**What the task requires**
Set down, without any change, the lines of the listing from the line containing "Of [99,190] and" through the line containing "Answer: the foreground", inclusive.

**Exercise materials**
########
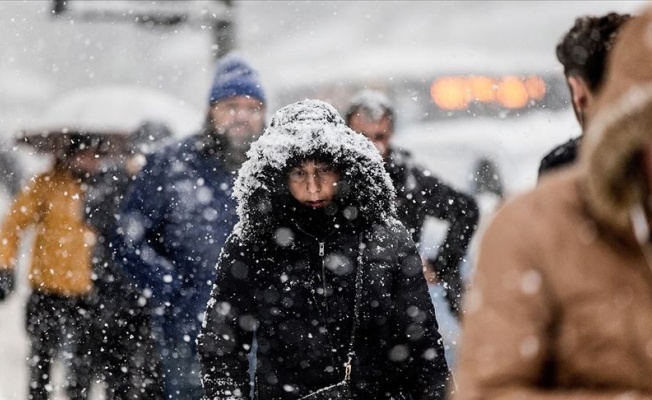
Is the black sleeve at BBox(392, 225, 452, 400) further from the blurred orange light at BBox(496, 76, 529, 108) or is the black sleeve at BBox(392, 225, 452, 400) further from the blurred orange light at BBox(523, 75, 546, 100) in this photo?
the blurred orange light at BBox(523, 75, 546, 100)

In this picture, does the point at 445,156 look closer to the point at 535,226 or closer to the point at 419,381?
the point at 419,381

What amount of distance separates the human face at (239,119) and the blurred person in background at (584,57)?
2171mm

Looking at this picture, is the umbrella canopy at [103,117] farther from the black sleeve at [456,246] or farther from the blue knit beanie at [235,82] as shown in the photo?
the black sleeve at [456,246]

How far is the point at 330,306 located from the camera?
330 centimetres

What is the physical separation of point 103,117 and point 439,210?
17.5 ft

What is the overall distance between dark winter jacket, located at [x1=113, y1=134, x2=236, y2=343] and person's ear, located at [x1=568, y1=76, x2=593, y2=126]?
7.36 feet

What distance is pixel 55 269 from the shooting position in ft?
19.5

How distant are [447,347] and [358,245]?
2624 millimetres

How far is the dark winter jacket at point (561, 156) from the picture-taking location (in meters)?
2.87


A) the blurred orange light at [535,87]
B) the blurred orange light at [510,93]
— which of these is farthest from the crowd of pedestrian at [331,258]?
the blurred orange light at [535,87]

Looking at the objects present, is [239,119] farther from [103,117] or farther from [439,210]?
[103,117]

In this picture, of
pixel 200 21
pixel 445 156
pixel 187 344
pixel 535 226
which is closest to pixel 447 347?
pixel 187 344

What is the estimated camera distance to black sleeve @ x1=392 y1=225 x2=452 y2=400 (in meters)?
3.29

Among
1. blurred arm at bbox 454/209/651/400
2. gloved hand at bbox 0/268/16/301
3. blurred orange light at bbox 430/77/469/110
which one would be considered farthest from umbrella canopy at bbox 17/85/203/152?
blurred orange light at bbox 430/77/469/110
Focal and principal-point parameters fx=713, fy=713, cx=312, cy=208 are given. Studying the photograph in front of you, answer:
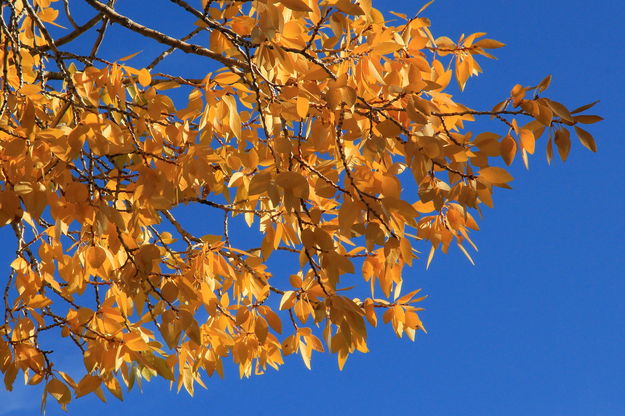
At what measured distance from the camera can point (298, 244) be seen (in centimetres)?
222

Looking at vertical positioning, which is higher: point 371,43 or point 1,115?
point 1,115

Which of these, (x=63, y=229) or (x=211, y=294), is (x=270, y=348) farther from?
(x=63, y=229)

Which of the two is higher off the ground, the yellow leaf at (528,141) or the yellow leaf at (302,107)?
the yellow leaf at (302,107)

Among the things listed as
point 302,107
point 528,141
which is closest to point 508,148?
point 528,141

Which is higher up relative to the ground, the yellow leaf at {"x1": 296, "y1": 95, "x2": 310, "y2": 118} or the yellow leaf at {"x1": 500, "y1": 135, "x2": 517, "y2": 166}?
the yellow leaf at {"x1": 296, "y1": 95, "x2": 310, "y2": 118}

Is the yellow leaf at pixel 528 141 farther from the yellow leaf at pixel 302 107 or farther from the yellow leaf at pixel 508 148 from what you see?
the yellow leaf at pixel 302 107

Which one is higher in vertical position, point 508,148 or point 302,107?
point 302,107

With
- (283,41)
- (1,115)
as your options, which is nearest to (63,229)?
(1,115)

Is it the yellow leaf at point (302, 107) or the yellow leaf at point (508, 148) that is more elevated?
the yellow leaf at point (302, 107)

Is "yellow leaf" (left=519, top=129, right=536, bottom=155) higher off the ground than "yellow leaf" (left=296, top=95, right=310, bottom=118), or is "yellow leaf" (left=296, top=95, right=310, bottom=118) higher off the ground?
"yellow leaf" (left=296, top=95, right=310, bottom=118)

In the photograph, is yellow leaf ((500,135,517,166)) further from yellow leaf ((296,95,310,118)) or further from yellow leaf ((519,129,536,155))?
yellow leaf ((296,95,310,118))

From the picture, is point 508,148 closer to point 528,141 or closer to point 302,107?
point 528,141

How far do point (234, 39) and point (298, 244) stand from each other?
0.67 meters

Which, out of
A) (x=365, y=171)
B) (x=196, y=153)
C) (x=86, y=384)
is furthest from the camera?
(x=86, y=384)
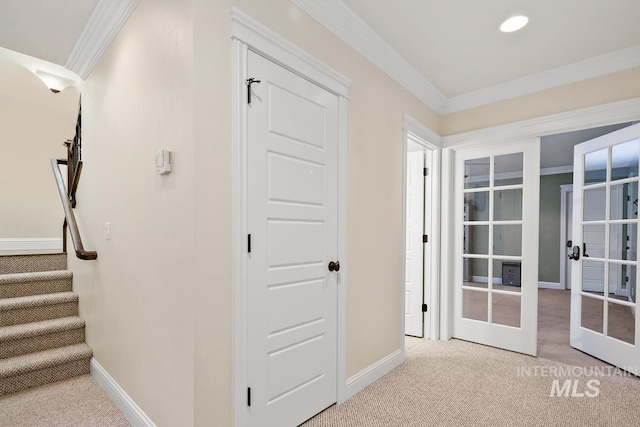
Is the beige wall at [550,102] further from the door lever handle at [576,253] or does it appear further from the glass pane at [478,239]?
the door lever handle at [576,253]

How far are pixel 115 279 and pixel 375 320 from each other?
1.85m

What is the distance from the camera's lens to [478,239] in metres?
3.43

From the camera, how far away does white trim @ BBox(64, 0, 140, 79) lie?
196 cm

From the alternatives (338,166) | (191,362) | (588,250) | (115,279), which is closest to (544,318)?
(588,250)

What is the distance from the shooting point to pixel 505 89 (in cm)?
318

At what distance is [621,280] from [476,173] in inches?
59.2

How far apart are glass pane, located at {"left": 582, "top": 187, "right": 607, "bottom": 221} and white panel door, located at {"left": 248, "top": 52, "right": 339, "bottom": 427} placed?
2.62 m

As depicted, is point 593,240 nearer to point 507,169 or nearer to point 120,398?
point 507,169

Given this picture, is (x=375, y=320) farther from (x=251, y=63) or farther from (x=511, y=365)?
(x=251, y=63)

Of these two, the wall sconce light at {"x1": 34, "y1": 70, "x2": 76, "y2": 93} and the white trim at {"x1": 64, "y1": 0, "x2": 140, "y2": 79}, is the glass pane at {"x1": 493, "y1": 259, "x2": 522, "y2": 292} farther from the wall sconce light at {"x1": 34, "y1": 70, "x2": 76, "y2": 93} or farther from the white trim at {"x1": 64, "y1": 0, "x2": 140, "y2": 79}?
the wall sconce light at {"x1": 34, "y1": 70, "x2": 76, "y2": 93}

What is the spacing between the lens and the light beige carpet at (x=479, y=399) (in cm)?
201

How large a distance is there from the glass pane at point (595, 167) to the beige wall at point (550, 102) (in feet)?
1.74

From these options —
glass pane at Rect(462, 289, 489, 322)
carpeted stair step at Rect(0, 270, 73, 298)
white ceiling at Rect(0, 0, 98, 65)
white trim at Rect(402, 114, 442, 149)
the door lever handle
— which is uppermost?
white ceiling at Rect(0, 0, 98, 65)

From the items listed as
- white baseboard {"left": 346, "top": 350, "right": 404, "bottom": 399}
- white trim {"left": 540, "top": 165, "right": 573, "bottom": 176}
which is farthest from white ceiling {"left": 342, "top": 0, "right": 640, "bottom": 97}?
white trim {"left": 540, "top": 165, "right": 573, "bottom": 176}
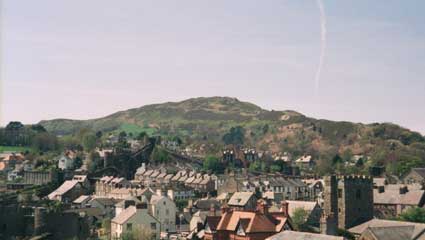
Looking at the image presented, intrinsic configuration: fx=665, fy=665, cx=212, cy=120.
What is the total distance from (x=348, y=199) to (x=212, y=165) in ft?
187

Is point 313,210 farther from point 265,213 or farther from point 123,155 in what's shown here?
point 123,155

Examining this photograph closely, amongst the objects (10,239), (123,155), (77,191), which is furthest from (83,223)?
(123,155)

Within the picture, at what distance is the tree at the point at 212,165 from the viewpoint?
118 m

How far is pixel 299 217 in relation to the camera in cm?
6106

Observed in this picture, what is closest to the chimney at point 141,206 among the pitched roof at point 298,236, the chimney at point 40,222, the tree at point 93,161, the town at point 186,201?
the town at point 186,201

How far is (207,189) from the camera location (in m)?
94.9

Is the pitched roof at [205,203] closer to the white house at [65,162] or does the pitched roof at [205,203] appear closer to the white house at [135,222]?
the white house at [135,222]

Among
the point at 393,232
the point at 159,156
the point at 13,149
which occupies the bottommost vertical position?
the point at 393,232

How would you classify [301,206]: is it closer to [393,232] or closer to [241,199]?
[241,199]

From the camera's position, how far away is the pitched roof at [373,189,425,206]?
7524 centimetres

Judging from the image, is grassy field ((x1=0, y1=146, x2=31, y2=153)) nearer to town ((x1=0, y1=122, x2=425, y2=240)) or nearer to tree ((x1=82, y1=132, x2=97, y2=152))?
town ((x1=0, y1=122, x2=425, y2=240))

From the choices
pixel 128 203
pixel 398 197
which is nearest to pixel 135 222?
pixel 128 203

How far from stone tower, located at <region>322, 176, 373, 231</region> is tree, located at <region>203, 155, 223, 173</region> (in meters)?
54.6

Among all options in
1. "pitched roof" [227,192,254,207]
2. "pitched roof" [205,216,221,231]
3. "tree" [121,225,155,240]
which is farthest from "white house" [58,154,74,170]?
"pitched roof" [205,216,221,231]
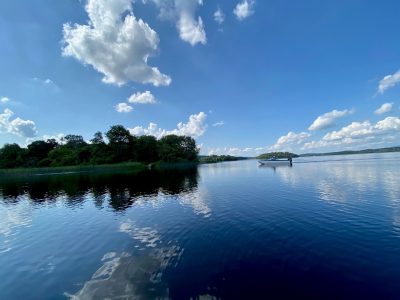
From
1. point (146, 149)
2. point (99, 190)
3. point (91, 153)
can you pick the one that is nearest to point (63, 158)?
point (91, 153)

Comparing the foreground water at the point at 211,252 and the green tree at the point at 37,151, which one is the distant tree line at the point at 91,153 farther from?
the foreground water at the point at 211,252

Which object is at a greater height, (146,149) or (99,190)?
(146,149)

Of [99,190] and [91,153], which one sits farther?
[91,153]

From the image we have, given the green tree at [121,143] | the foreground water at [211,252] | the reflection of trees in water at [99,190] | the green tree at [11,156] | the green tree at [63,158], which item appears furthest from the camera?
the green tree at [121,143]

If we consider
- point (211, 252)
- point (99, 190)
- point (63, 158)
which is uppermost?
point (63, 158)

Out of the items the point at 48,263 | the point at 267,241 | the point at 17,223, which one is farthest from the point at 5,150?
the point at 267,241

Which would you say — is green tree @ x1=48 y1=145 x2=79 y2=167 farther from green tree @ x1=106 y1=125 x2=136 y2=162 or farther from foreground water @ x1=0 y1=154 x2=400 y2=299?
foreground water @ x1=0 y1=154 x2=400 y2=299

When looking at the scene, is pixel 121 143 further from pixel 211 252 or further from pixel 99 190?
pixel 211 252

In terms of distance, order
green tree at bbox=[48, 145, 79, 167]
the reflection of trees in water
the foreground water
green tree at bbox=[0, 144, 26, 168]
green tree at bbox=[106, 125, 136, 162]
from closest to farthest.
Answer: the foreground water → the reflection of trees in water → green tree at bbox=[48, 145, 79, 167] → green tree at bbox=[0, 144, 26, 168] → green tree at bbox=[106, 125, 136, 162]

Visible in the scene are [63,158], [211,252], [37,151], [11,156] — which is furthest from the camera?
[37,151]

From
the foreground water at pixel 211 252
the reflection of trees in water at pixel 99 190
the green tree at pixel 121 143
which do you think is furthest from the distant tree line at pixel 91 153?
the foreground water at pixel 211 252

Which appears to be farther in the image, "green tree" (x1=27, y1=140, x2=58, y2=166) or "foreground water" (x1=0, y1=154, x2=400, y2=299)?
"green tree" (x1=27, y1=140, x2=58, y2=166)

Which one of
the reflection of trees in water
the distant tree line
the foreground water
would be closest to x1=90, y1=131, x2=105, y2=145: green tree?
the distant tree line

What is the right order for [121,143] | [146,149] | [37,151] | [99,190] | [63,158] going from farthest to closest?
[146,149], [37,151], [121,143], [63,158], [99,190]
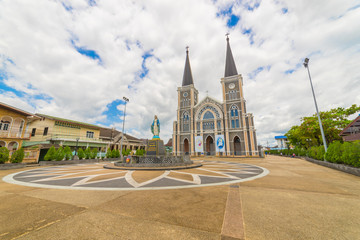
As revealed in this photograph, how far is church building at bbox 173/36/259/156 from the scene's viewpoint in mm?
34656

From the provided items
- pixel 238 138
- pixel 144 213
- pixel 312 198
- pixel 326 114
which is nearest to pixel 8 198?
pixel 144 213

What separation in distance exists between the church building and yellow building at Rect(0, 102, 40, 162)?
28031mm

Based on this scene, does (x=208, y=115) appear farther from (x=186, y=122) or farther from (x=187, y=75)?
(x=187, y=75)

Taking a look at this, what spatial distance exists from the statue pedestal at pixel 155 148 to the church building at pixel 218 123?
66.3 ft

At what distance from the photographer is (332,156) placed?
11.9 meters

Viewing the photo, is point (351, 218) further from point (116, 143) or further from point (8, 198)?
point (116, 143)

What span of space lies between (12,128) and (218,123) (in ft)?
125

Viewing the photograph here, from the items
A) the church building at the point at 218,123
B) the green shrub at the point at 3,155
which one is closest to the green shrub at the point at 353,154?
the church building at the point at 218,123

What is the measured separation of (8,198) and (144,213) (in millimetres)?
4688

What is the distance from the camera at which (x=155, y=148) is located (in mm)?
15086

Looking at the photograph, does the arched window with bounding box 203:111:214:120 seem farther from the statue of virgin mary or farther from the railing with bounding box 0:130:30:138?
the railing with bounding box 0:130:30:138

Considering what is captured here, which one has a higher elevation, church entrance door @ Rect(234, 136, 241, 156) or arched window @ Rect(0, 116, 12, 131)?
arched window @ Rect(0, 116, 12, 131)

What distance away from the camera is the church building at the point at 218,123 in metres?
34.7

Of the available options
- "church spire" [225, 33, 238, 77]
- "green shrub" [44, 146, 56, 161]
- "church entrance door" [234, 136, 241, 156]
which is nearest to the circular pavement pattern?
"green shrub" [44, 146, 56, 161]
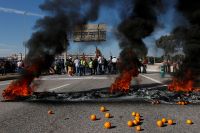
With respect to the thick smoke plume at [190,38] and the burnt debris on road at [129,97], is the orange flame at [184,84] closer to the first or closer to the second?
the thick smoke plume at [190,38]

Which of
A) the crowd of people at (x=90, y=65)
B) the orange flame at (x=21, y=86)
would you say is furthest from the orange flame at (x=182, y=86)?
the crowd of people at (x=90, y=65)

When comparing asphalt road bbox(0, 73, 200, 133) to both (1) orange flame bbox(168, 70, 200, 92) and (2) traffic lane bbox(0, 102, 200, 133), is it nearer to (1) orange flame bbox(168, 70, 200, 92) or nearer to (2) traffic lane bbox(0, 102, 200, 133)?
(2) traffic lane bbox(0, 102, 200, 133)

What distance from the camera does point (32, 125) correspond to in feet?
26.1

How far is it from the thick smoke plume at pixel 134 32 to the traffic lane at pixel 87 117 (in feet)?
6.70

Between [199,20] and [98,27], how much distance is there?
321cm

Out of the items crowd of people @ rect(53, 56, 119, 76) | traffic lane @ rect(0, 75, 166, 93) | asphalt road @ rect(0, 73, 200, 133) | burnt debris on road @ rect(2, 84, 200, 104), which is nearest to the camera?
asphalt road @ rect(0, 73, 200, 133)

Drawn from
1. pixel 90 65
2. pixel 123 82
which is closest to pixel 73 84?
pixel 123 82

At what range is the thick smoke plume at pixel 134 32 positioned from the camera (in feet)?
40.7

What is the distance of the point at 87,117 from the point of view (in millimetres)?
8867

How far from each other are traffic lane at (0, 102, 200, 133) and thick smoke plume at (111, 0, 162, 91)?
2043 millimetres

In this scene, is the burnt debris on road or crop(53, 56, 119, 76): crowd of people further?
crop(53, 56, 119, 76): crowd of people

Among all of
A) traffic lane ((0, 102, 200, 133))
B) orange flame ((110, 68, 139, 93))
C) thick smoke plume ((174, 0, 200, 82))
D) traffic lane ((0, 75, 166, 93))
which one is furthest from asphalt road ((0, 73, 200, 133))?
thick smoke plume ((174, 0, 200, 82))

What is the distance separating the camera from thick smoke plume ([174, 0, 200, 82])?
12547 millimetres

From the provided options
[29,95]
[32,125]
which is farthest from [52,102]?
[32,125]
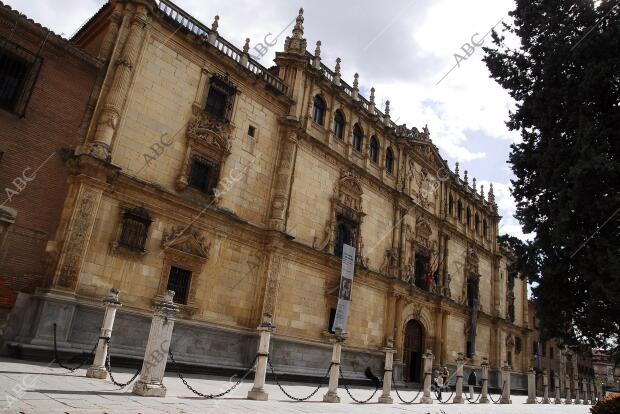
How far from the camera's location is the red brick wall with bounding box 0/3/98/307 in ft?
41.8

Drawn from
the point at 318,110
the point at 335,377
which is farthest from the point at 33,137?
the point at 318,110

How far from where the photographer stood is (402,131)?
27.6 meters

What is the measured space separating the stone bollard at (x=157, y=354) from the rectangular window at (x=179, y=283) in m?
6.55

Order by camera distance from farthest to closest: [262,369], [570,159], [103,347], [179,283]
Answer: [179,283], [570,159], [262,369], [103,347]

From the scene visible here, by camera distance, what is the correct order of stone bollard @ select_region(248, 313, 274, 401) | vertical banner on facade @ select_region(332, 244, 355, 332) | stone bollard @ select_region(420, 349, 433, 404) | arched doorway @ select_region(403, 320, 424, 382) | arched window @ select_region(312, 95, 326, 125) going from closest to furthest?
stone bollard @ select_region(248, 313, 274, 401)
stone bollard @ select_region(420, 349, 433, 404)
vertical banner on facade @ select_region(332, 244, 355, 332)
arched window @ select_region(312, 95, 326, 125)
arched doorway @ select_region(403, 320, 424, 382)

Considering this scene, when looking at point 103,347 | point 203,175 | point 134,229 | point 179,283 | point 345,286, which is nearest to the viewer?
point 103,347

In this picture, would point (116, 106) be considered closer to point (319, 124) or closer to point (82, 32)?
point (82, 32)

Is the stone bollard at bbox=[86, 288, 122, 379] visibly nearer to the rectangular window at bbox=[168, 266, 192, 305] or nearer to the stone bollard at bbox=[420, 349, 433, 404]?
the rectangular window at bbox=[168, 266, 192, 305]

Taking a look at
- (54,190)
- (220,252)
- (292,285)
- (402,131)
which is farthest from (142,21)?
(402,131)

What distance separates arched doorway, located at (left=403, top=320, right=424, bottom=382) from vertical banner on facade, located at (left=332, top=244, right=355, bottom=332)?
6.25m

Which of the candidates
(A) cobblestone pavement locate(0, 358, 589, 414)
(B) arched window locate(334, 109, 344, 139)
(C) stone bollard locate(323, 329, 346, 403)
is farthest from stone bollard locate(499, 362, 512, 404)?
(B) arched window locate(334, 109, 344, 139)

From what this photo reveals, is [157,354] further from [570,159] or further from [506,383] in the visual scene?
[506,383]

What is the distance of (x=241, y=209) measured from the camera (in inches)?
713

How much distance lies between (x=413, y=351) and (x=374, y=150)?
1139 cm
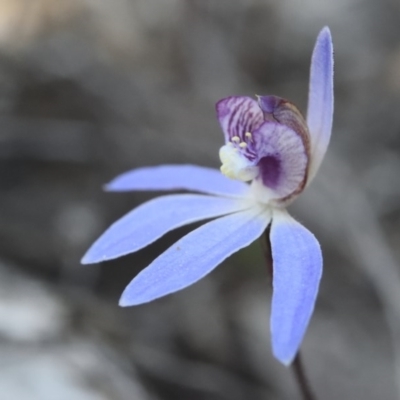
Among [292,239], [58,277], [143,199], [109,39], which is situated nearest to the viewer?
[292,239]

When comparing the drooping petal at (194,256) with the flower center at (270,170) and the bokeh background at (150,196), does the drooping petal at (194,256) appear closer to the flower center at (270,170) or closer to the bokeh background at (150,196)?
the flower center at (270,170)

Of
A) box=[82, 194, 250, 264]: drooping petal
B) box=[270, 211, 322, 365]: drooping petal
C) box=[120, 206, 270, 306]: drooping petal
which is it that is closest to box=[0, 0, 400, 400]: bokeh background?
box=[82, 194, 250, 264]: drooping petal

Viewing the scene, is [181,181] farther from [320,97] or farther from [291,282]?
[291,282]

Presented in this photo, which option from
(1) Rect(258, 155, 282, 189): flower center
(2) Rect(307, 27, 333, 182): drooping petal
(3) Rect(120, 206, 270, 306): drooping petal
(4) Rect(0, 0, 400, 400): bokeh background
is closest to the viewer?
(3) Rect(120, 206, 270, 306): drooping petal

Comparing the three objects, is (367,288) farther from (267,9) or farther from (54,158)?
(267,9)

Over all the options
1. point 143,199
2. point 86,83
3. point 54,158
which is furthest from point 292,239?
point 86,83

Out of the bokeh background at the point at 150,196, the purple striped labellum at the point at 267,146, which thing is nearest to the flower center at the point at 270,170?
the purple striped labellum at the point at 267,146

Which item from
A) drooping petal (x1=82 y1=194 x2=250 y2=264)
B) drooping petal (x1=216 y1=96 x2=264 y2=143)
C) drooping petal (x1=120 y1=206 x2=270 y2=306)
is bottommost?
drooping petal (x1=82 y1=194 x2=250 y2=264)

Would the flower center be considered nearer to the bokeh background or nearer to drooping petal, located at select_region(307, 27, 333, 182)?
drooping petal, located at select_region(307, 27, 333, 182)

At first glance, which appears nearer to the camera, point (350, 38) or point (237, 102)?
point (237, 102)

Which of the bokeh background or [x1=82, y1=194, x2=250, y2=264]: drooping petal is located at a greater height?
[x1=82, y1=194, x2=250, y2=264]: drooping petal
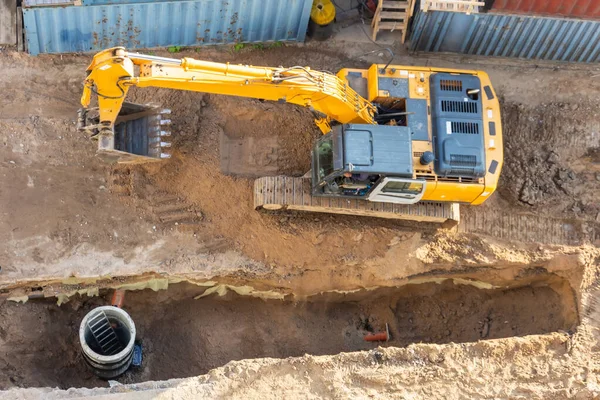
########
**Response to this exercise**
Of [99,190] and [91,153], which one sits farther?
[91,153]

From the image we have, given the green tree at [121,143] | the foreground water at [211,252] | the reflection of trees in water at [99,190] | the green tree at [11,156] | the green tree at [63,158], which item appears furthest from the camera?
the green tree at [121,143]

If we consider
- point (211, 252)
- point (99, 190)
- point (63, 158)
which is uppermost?
point (63, 158)

Out of the items the point at 48,263 | the point at 267,241 | the point at 17,223, which one is farthest from the point at 5,150?
the point at 267,241

Which would you say — is green tree @ x1=48 y1=145 x2=79 y2=167 farther from green tree @ x1=106 y1=125 x2=136 y2=162 or farther from foreground water @ x1=0 y1=154 x2=400 y2=299?
foreground water @ x1=0 y1=154 x2=400 y2=299

When looking at the scene, is pixel 121 143 further from pixel 211 252 or further from pixel 99 190?
pixel 211 252

In terms of distance, order
green tree at bbox=[48, 145, 79, 167]
the reflection of trees in water
the foreground water
green tree at bbox=[0, 144, 26, 168]
green tree at bbox=[106, 125, 136, 162]
from closest to farthest.
Answer: the foreground water → the reflection of trees in water → green tree at bbox=[48, 145, 79, 167] → green tree at bbox=[0, 144, 26, 168] → green tree at bbox=[106, 125, 136, 162]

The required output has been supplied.